A large HGV travels across country to deliver or collect goods for the next business location

HGV daily walkaround checks

Drivers, vehicle operators and transport and fleet managers have a collective responsibility to ensure that the vehicles they are operating are safe to drive and that they’re roadworthy. While this is true of all types of vehicles, there are specific checks that must be carried out for lorries and other HGV’s daily, before the start of each journey.

What is an HGV daily check?

HGV daily checks, also referred to as walkaround checks, must be carried out before each journey to fulfil the obligation of ensuring a vehicle to safe to drive. The walkaround checks the drivers must do, need to cover the whole vehicle, including the trailer that the vehicle is towing and carefully assesses the interior and exterior items that can be safely assessed by the driver.

The checks that the drivers must carry out include: tyre condition, brake systems and components, steering, lamps, direction indicators and hazard warning lamps.

The latest walkaround guide issued by the DVSA also highlights an issue that has seen increased publicity in recent years – that of bridge strikes. The guidance now makes it clearer that drivers should be checking their vehicle height as part of the checks.

According to Network Rail, there are five bridge strikes every day that can cause death or serious injury to road and rail users. The DVSA has said that “not only are bridge strikes dangerous, but they cost the UK taxpayer around £23m a year to repair, as well as landing the owner of the vehicle substantial costs”.

The DVSA has updated their guidance video, highlighting some of the main checks that need to be completed.

Drivers are legally responsible for the condition of the heavy vehicle they are driving, so they must carry out these walkaround checks before each journey. The results of the checks must be recorded and any safety defects need to be reported and fixed before the vehicle is driven.

How long should HGV daily checks take?

The HGV daily checks are relatively simple, but it is important to do a comprehensive, thorough check of the vehicle.

With this in mind, the exact time it can take will vary. The emphasis should be placed on carrying out the checks thoroughly and carefully, rather than the length of time it takes to check your vehicle.

There are some sources that say the checks should take at least 15 minutes to complete, but it may take longer than this. The important thing to carry out each of the necessary checks before starting your journey, regardless of how long it takes.

A truck driver holding clipboard checking safety a large fuel tank of semi truck.

The latest DVSA guidance about walkaround checks

Carrying out HGV daily checks

To maintain roadworthiness, the DVSA has advised that the daily HGV walkaround checks must be completed

  • Before the vehicle is driven on the road each day
  • If more than one driver uses the vehicle in a day, then the driver taking charge of the vehicle should carry out their own additional checks to ensure the vehicle is safe for them to drive

The driver must also monitor the condition of their vehicle and report any defects that make themselves apparent.

Keeping a record of HGV daily checks

The driver must record all of the defects found during the daily checks and any that become apparent during a journey. It’s recommended that an agreed form or system is used to record the checks.

Forms should be used to record that all the relevant checks have been carried out each day. If no defects were discovered, the DVSA guidance states that a ‘nil’ reporting method is used, therefore confirming that checks were made, but no defects were found.

If defects are discovered during the checks, the records should include:

  • The vehicle registration
  • The date
  • Details of the defects or symptoms
  • Your assessment of the defects (e.g. ‘dangerous’)
  • Your name
  • Who the defect was reported to
  • Rectification work
  • Date rectification work was completed

Records should be reported to responsible person who has the ability to request the remedial action and records should be kept and be available for viewing for 15 months.

Task directions:
Please answer these questions from the text on HGV walkaround checks:
(a) According to Network Rail, how many bridge strikes happen every day?
(b) What reporting method does the DVSA guidance call for when checks find no defects?
(c) For how long should records of the checks be kept and available for viewing?

Supplied information:
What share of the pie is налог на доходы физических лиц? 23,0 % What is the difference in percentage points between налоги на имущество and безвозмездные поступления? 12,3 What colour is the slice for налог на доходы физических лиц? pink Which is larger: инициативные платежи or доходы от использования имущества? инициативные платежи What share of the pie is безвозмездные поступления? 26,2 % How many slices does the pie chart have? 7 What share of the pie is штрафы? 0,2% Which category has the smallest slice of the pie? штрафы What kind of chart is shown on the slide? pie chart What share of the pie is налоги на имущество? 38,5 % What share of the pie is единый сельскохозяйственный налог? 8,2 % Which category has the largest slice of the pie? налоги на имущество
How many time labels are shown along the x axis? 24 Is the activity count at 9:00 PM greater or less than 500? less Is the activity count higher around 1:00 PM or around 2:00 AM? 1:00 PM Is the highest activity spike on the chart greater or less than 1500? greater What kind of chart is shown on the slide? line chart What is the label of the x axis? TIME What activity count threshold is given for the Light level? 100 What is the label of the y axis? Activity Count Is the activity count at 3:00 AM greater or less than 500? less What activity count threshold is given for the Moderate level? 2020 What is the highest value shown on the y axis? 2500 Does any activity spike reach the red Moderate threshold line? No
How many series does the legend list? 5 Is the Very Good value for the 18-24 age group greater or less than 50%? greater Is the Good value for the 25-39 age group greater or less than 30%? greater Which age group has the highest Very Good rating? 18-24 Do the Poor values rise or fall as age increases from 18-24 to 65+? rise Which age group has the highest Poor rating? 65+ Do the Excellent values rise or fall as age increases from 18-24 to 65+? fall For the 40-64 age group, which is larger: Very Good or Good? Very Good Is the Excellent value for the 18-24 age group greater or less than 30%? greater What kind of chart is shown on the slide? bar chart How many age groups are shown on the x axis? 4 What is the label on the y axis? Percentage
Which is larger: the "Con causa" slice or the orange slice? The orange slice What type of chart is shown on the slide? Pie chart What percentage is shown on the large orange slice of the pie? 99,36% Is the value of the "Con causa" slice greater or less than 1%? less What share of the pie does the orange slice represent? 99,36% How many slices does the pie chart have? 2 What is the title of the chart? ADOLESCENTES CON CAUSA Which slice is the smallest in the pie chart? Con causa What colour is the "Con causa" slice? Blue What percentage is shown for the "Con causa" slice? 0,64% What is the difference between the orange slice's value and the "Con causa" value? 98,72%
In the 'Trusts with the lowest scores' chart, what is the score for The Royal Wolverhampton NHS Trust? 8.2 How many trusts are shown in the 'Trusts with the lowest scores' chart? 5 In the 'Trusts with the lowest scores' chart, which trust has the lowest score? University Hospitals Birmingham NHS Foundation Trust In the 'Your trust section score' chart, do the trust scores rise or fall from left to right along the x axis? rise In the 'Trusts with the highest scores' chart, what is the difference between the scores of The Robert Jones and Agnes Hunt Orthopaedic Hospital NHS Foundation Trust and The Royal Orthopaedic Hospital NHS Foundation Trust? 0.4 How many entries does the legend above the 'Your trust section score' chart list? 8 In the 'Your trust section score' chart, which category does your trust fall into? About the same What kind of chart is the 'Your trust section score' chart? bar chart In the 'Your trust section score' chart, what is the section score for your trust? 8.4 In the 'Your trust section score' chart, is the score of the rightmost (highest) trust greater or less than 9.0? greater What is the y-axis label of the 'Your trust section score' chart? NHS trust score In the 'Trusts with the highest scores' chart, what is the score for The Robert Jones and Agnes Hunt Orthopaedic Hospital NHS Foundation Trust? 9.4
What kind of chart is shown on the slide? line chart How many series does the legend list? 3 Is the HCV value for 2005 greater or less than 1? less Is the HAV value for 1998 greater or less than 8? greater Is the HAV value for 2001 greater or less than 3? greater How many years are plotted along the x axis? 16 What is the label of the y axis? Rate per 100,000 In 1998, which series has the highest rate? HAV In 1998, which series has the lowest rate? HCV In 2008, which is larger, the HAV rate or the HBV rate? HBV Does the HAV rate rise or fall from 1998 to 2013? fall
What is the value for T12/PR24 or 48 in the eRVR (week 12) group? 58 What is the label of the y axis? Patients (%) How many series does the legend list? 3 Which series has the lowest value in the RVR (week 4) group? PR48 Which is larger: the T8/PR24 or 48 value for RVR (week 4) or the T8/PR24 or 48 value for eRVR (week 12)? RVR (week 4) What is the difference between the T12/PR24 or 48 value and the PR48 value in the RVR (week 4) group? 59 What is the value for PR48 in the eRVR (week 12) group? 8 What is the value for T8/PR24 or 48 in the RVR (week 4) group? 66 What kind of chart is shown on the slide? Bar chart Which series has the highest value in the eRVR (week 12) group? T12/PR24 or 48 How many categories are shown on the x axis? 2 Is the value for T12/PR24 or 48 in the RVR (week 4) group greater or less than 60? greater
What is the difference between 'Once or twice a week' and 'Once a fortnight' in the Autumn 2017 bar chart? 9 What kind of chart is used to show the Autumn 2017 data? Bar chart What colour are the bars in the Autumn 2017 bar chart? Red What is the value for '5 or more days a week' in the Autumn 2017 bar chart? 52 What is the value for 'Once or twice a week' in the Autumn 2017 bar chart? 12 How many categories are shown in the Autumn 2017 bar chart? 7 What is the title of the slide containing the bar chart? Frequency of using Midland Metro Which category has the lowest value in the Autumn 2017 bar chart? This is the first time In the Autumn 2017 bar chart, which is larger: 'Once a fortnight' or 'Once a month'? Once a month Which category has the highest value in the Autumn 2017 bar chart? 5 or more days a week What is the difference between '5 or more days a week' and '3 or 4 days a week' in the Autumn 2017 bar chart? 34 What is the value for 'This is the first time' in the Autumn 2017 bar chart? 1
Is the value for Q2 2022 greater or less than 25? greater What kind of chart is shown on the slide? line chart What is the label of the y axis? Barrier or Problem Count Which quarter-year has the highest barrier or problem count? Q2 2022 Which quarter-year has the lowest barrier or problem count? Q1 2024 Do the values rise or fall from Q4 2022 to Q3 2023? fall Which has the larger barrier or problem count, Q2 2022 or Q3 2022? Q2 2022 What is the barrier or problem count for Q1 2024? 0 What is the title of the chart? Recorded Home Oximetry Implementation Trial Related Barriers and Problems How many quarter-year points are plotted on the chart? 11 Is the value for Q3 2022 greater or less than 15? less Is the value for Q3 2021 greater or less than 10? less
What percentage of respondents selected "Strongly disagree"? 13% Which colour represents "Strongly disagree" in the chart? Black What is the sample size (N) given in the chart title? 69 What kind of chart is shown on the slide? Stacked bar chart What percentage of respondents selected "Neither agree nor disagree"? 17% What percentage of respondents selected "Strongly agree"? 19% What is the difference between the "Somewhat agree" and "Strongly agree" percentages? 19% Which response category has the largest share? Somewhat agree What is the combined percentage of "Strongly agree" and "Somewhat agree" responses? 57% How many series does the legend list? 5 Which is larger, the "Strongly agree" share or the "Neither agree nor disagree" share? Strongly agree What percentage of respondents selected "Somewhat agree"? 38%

Problem solution:
(a) Five.
(b) A "nil" reporting method.
(c) 15 months.